**** The data
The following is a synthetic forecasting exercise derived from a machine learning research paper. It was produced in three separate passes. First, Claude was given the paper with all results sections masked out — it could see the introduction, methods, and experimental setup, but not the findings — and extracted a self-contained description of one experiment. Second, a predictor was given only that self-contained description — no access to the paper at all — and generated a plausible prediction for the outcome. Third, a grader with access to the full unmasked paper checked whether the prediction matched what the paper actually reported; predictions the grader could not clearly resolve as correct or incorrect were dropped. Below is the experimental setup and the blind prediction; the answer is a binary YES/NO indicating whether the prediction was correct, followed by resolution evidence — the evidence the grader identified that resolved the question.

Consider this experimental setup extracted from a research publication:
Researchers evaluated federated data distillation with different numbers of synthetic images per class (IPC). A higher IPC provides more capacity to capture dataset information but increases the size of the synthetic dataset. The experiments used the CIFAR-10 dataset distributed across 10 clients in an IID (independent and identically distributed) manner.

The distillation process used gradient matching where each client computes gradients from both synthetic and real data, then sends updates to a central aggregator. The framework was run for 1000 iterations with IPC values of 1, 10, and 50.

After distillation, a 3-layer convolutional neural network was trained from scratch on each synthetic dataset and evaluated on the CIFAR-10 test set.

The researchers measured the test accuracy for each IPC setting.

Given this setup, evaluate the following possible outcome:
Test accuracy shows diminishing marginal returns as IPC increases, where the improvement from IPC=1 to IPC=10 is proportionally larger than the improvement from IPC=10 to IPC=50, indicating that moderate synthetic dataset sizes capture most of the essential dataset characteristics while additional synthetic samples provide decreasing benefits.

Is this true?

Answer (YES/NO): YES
********
What is being asked:
Every line of the data is to be retyped without alteration.

Exercise response:
The following is a synthetic forecasting exercise derived from a machine learning research paper. It was produced in three separate passes. First, Claude was given the paper with all results sections masked out — it could see the introduction, methods, and experimental setup, but not the findings — and extracted a self-contained description of one experiment. Second, a predictor was given only that self-contained description — no access to the paper at all — and generated a plausible prediction for the outcome. Third, a grader with access to the full unmasked paper checked whether the prediction matched what the paper actually reported; predictions the grader could not clearly resolve as correct or incorrect were dropped. Below is the experimental setup and the blind prediction; the answer is a binary YES/NO indicating whether the prediction was correct, followed by resolution evidence — the evidence the grader identified that resolved the question.

Consider this experimental setup extracted from a research publication:
Researchers evaluated federated data distillation with different numbers of synthetic images per class (IPC). A higher IPC provides more capacity to capture dataset information but increases the size of the synthetic dataset. The experiments used the CIFAR-10 dataset distributed across 10 clients in an IID (independent and identically distributed) manner.

The distillation process used gradient matching where each client computes gradients from both synthetic and real data, then sends updates to a central aggregator. The framework was run for 1000 iterations with IPC values of 1, 10, and 50.

After distillation, a 3-layer convolutional neural network was trained from scratch on each synthetic dataset and evaluated on the CIFAR-10 test set.

The researchers measured the test accuracy for each IPC setting.

Given this setup, evaluate the following possible outcome:
Test accuracy shows diminishing marginal returns as IPC increases, where the improvement from IPC=1 to IPC=10 is proportionally larger than the improvement from IPC=10 to IPC=50, indicating that moderate synthetic dataset sizes capture most of the essential dataset characteristics while additional synthetic samples provide decreasing benefits.

Is this true?

Answer (YES/NO): YES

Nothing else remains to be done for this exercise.